Alaska included in future offshore lease sale schedule

  • By Dan Joling
  • Tuesday, March 15, 2016 9:53pm
  • News

ANCHORAGE, Alaska — The Obama administration’s five-year offshore drilling plan announced Tuesday includes three future lease sales off Alaska and six areas in state waters that will be closely reviewed for possible environmental and other conflicts with oil and gas activities.

The plan by Interior Secretary Sally Jewell covers all potential federal offshore lease sales from 2017 through 2022. The public will have 90 days to comment.

Most of the attention at Jewell’s news conference was directed at the elimination of potential drilling off the Atlantic Coast.

Environmental groups were hoping there would be no lease sales in Arctic waters.

The plan for Alaska includes potential sales in the Beaufort Sea in 2020, Cook Inlet in 2021, and Chukchi Sea in 2022. It calls for close review of a handful of areas important to migrating beluga, bowhead and gray whales and possible protections for hunting areas used by villages sprinkled along Alaska’s north coast.

Cindy Shogun, director of the Alaska Wilderness League, said her group was disappointed that Arctic sites remain in the plan but appreciate that the locations could receive additional protection.

“With the high risk of a large oil spill, drilling in America’s Arctic is irresponsible and risky,” she said in a prepared statement.

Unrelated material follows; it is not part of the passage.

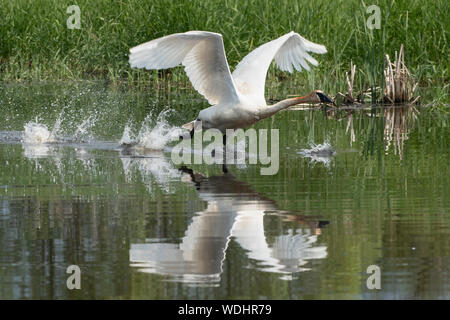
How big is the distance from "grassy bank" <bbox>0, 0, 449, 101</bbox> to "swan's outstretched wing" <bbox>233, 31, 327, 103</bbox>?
359 cm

Gov. Bill Walker said the inclusion of Alaska in the plan was good news.

“I look forward to having detailed and nuanced conversations about how we can construct lease sales so they benefit Alaska economically, but also limit risks to other activities,” Walker said in a statement.

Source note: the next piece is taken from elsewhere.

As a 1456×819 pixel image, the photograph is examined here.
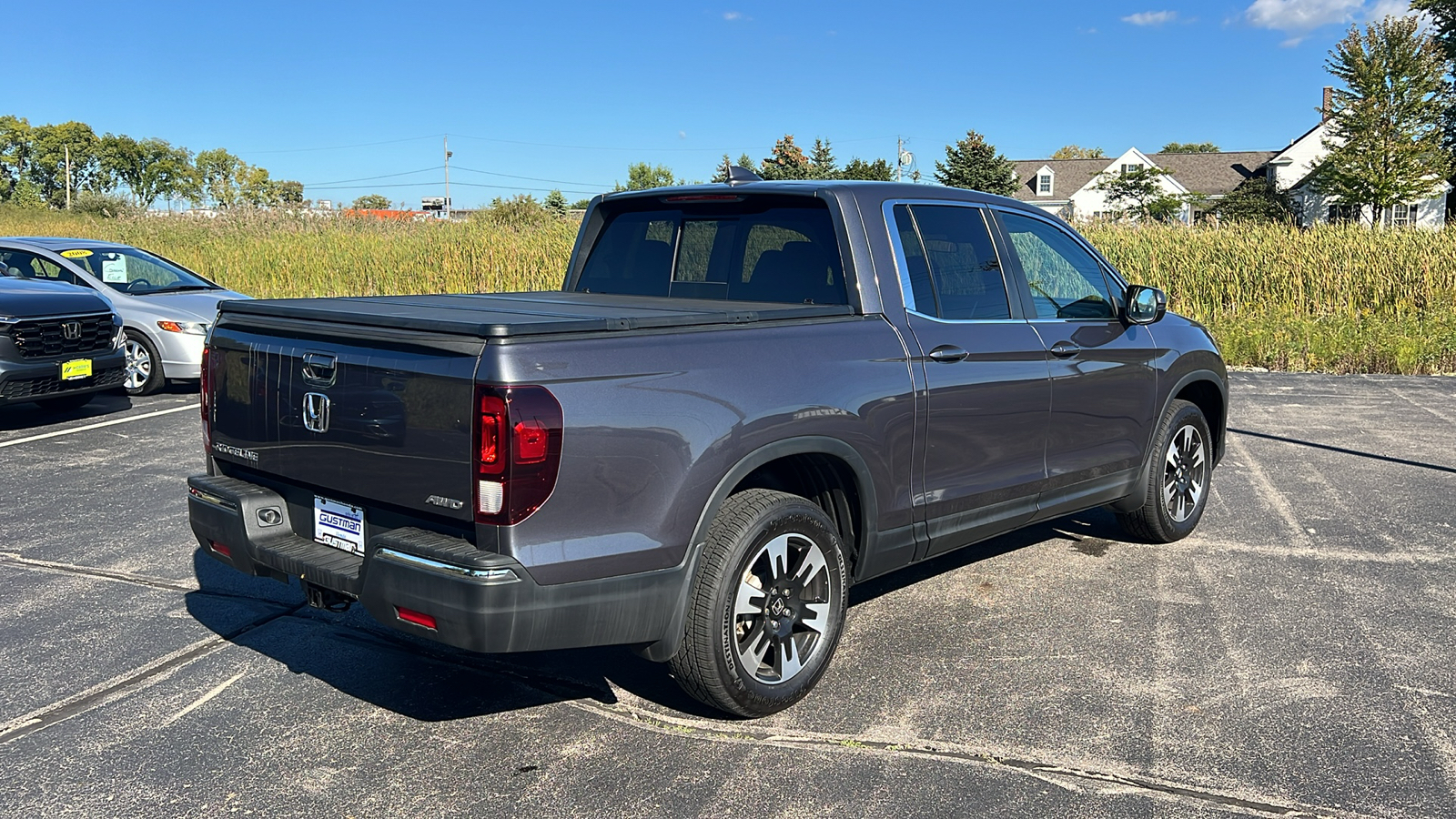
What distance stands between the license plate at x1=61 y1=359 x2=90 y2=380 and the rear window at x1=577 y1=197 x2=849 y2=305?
670cm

The federal government estimates the Chukchi and Beaufort seas hold 26 billion barrels of recoverable oil.

However, future Arctic offshore drilling may be more affected by economics than federal lease sales.

Citing disappointing results from an exploratory well in the Chukchi, and a challenging and unpredictable federal regulatory environment, Royal Dutch Shell announced in September that it would abandon drilling in U.S. Arctic waters for the foreseeable future.

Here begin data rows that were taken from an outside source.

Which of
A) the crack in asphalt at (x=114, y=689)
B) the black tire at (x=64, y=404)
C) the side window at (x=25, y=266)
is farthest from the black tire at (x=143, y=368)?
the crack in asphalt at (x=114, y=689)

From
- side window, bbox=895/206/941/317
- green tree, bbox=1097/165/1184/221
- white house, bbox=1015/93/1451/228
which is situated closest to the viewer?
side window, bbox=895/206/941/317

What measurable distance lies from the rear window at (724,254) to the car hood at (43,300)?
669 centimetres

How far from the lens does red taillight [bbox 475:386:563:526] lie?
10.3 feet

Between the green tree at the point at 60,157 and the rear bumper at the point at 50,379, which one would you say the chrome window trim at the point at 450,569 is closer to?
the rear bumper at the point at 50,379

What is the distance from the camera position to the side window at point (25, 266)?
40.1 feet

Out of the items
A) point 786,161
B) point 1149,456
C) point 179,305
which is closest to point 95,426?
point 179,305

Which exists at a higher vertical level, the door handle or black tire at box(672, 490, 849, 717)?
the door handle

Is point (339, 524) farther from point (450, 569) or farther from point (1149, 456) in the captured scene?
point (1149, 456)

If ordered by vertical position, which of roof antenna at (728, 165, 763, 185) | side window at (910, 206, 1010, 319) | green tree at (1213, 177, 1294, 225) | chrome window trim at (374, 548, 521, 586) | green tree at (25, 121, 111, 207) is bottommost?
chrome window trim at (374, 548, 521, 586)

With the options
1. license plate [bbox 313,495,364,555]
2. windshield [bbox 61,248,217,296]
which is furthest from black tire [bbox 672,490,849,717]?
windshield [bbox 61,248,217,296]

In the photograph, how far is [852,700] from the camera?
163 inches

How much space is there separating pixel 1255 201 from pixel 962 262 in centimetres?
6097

U.S. Sen. Dan Sullivan, R-Alaska, said the lease plan on the surface sounded positive but was like a car dealership announcing a lease sale without any keys. The administration has to be willing to work with, instead of against, lease holders, he said in a statement.

“The energy industry was watching Shell’s ordeal in the Arctic closely,” Sullivan said. “Largely as a result of confusing and conflicting regulations, that company spent seven years and $7 billion to drill a single well. Few, if any companies, could afford a repeat.”

Jewell said there’s a spectrum of protections available for the six environmentally important areas in Alaska.

“If it’s something that is seasonal, like a migration of a marine mammal, for example, one might look at a lease that has stipulations that would mitigate for that,” Jewell said. “If it’s an area that is particularly biologically sensitive, you might do a permanent withdrawal.”

The Alaska areas include Barrow Canyon, a conduit for Pacific water into the Arctic Ocean and an important foraging route for whales and seabirds.

Camden Bay west of the village of Kaktovik was listed as important for bowhead, beluga and seal feeding. Cross Island north of Prudhoe Bay is important for bowhead migration and polar bear denning and feeding.

Also listed were waters around Hanna Shoal, a biologically abundant area off northwest Alaska that attracts walrus and bearded seals.